### [What to work on]
Look for the line with "粉末自動(dòng)包裝機(jī)能耗較低"; please transcribe it and every later line in the entries exactly, up to the end, leaving pictures out.

### [Record set]
★ ★ ★ ★

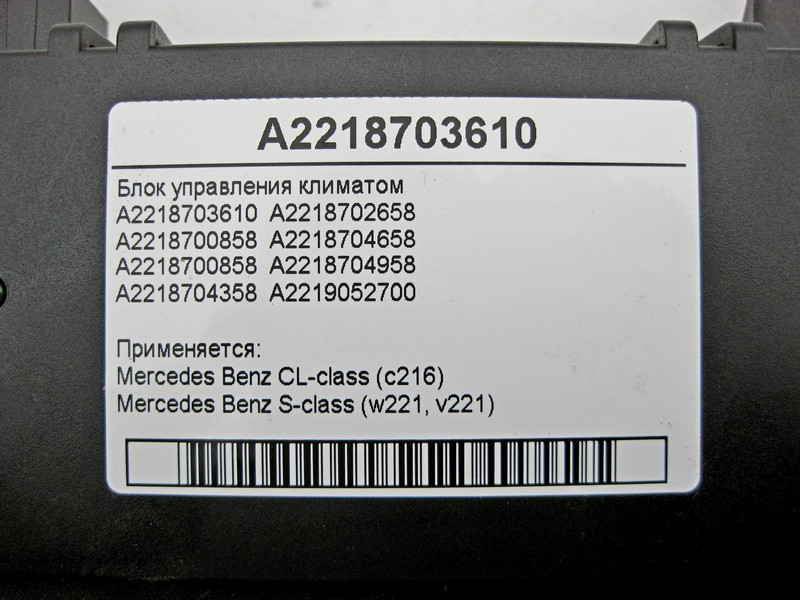 Mercedes-Benz  A2218703610 Блок керування кліматом CL C216 S-Class W221 Одеса - фото 6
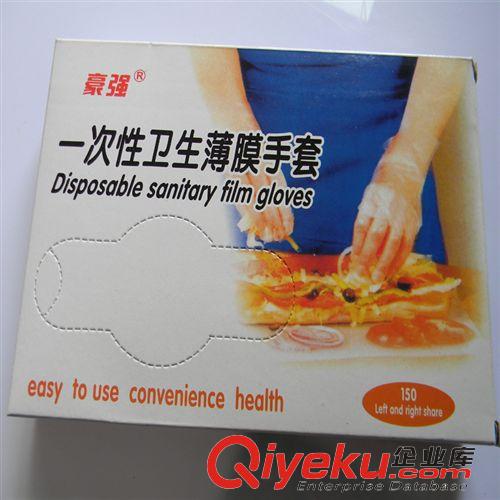 保鮮膜,保鮮袋，鋁箔紙 豪強一次性手套/PE薄膜手套/龍蝦手套95只裝多用途透明手套原始圖片2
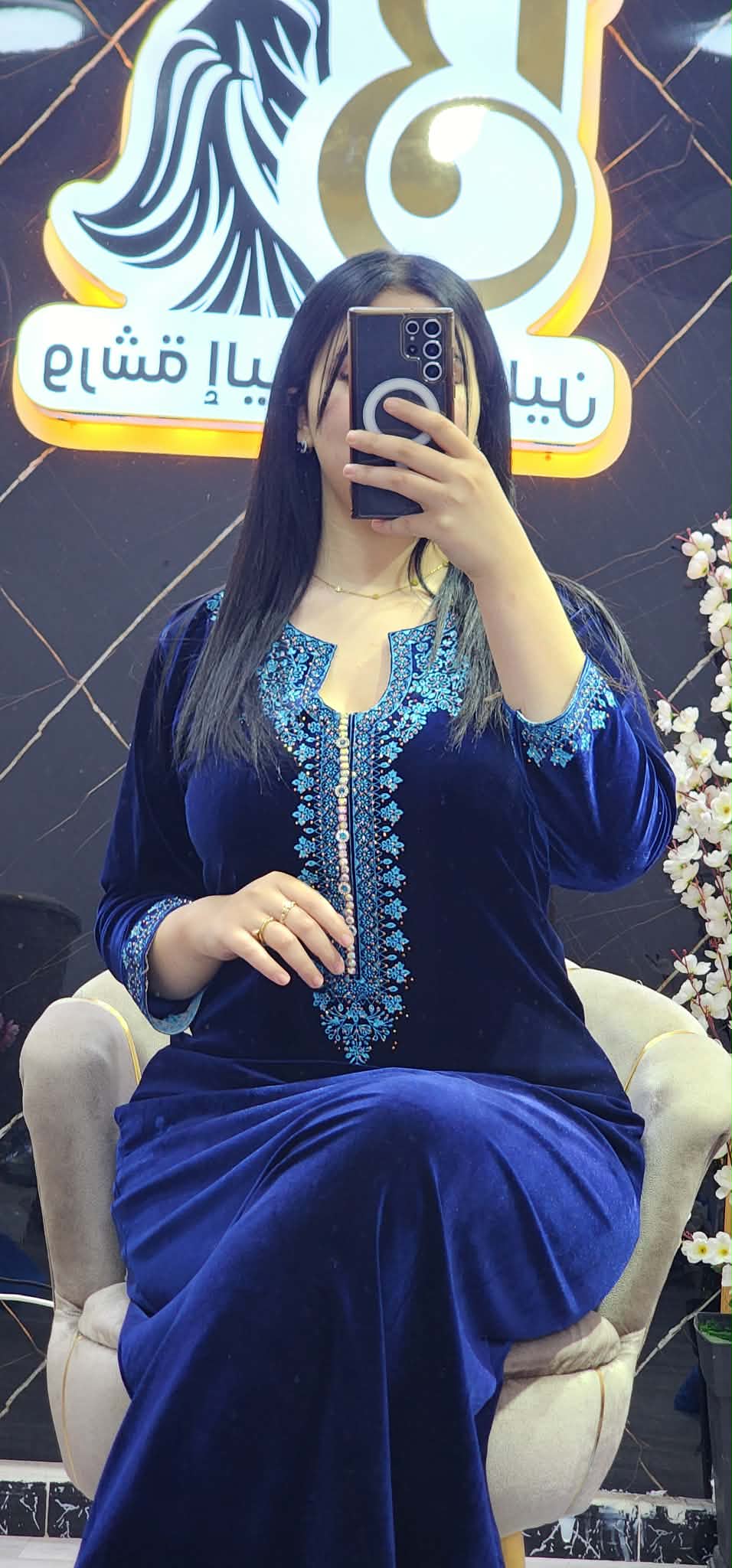 روبة العيد image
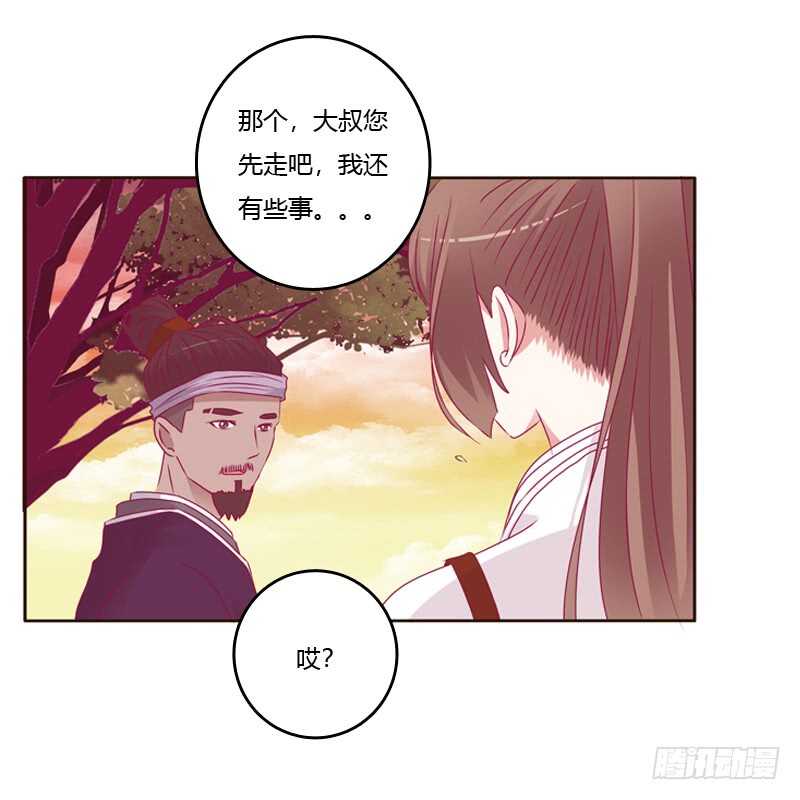 通灵妃韩漫全集-云兮被劫无删减无遮挡章节图片 
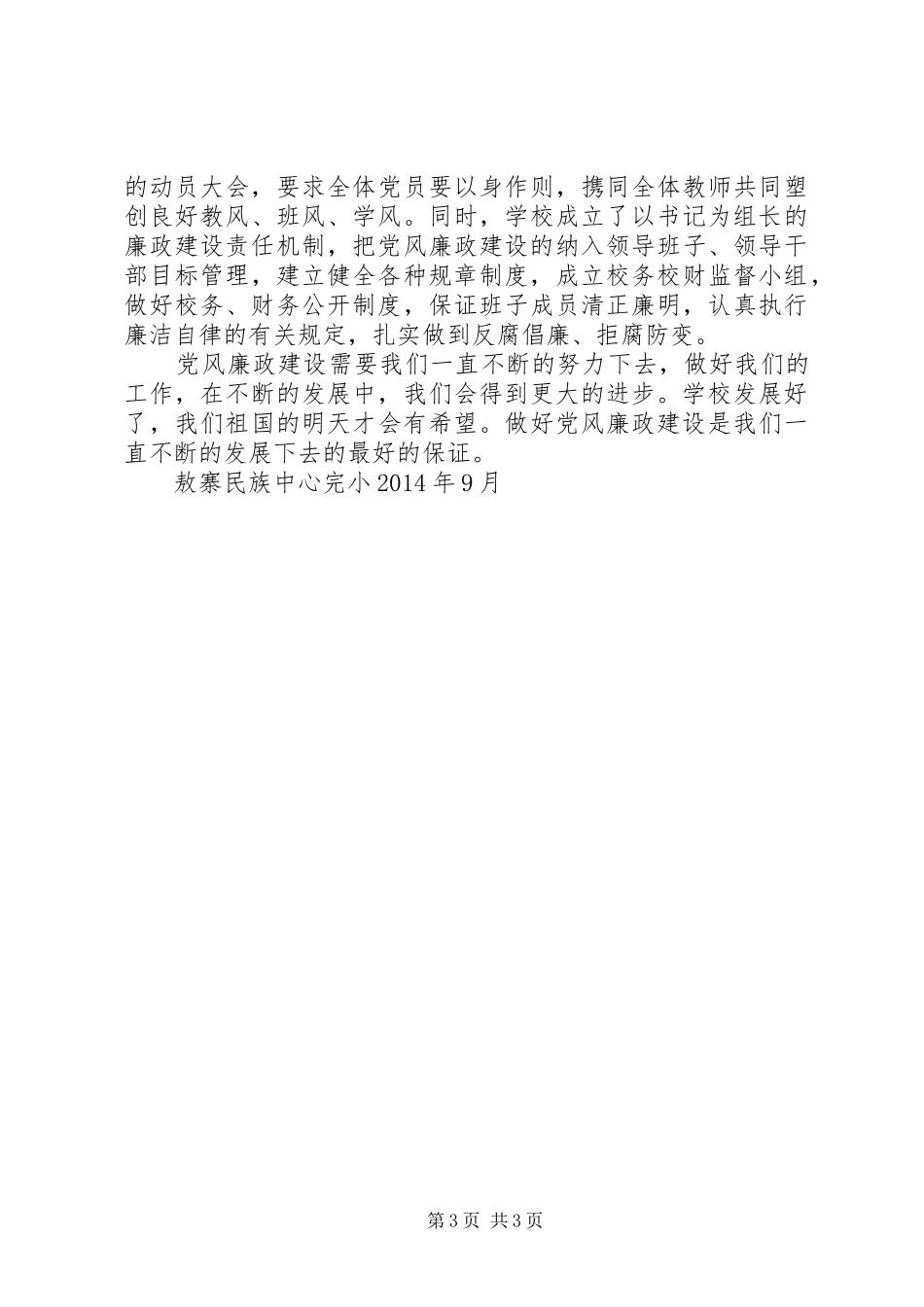 小学XX年党风廉政建设工作计划_第3页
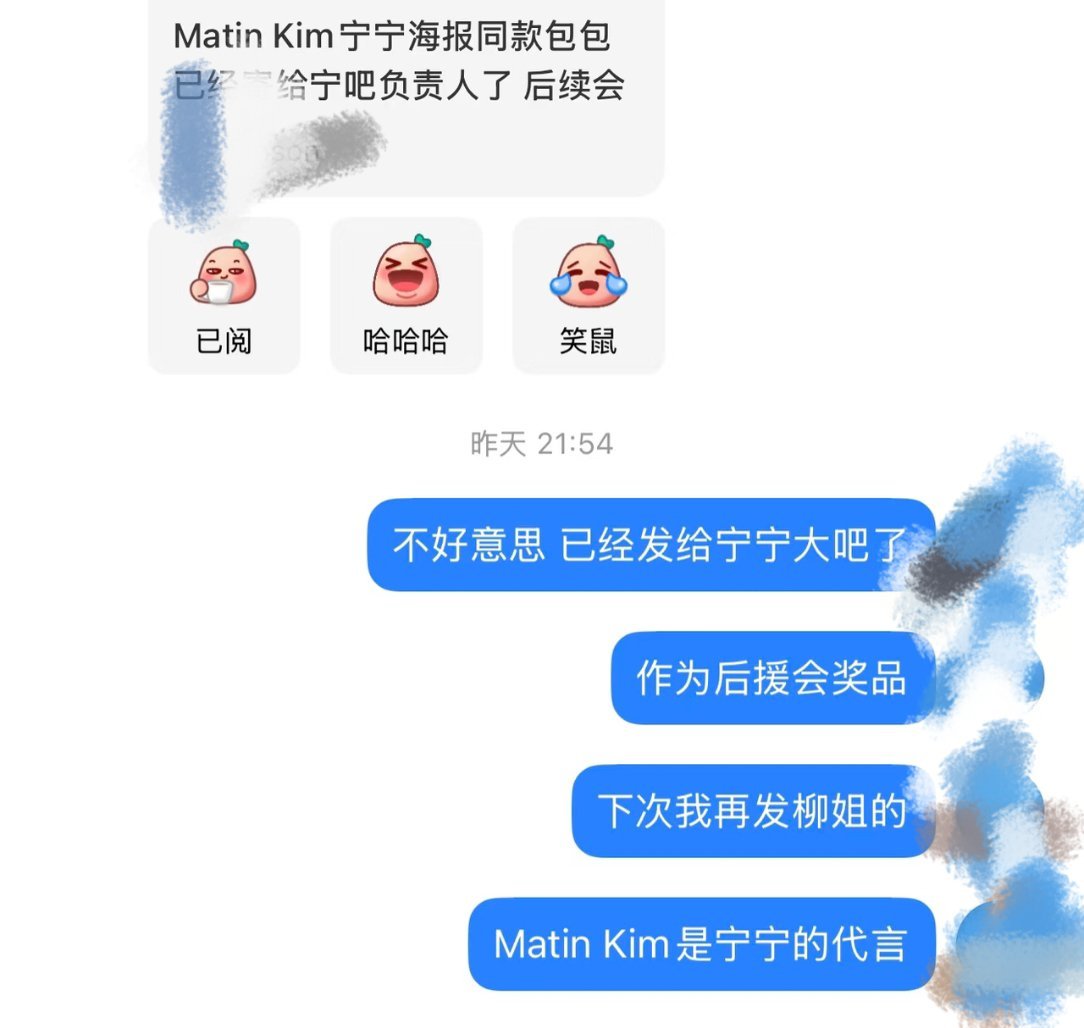 我才知道8²跑到团粉发老宁matin kim的帖子里讨matin kim包包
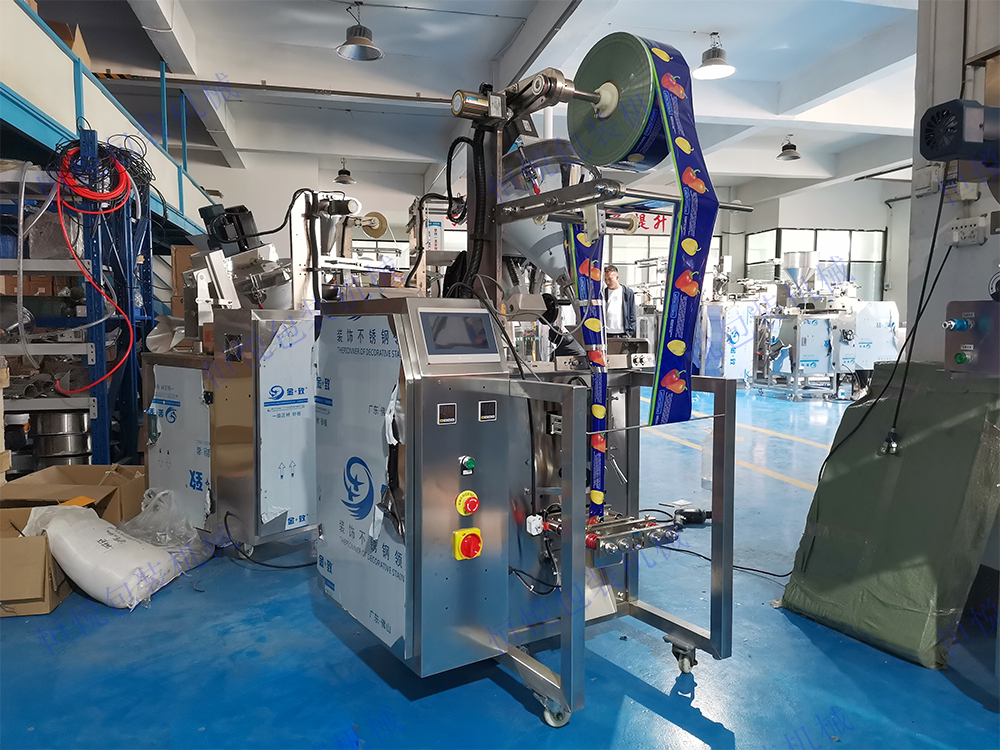 粉末自動(dòng)包裝機(jī)能耗較低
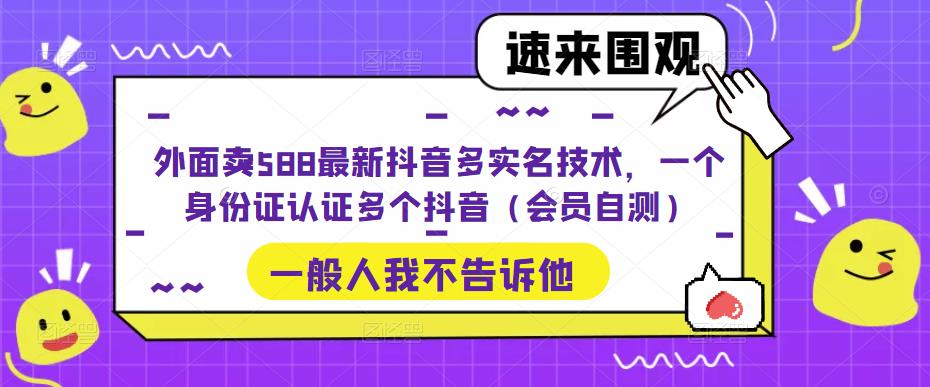 外卖送餐588最新抖音多实名验证技术，一张身份证认证多个抖音短视频(VIP检测)-严选资源大全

★ ★ ★ ★

### [Exercise output]
 粉末自動(dòng)包裝機(jī)能耗較低
 外卖送餐588最新抖音多实名验证技术，一张身份证认证多个抖音短视频(VIP检测)-严选资源大全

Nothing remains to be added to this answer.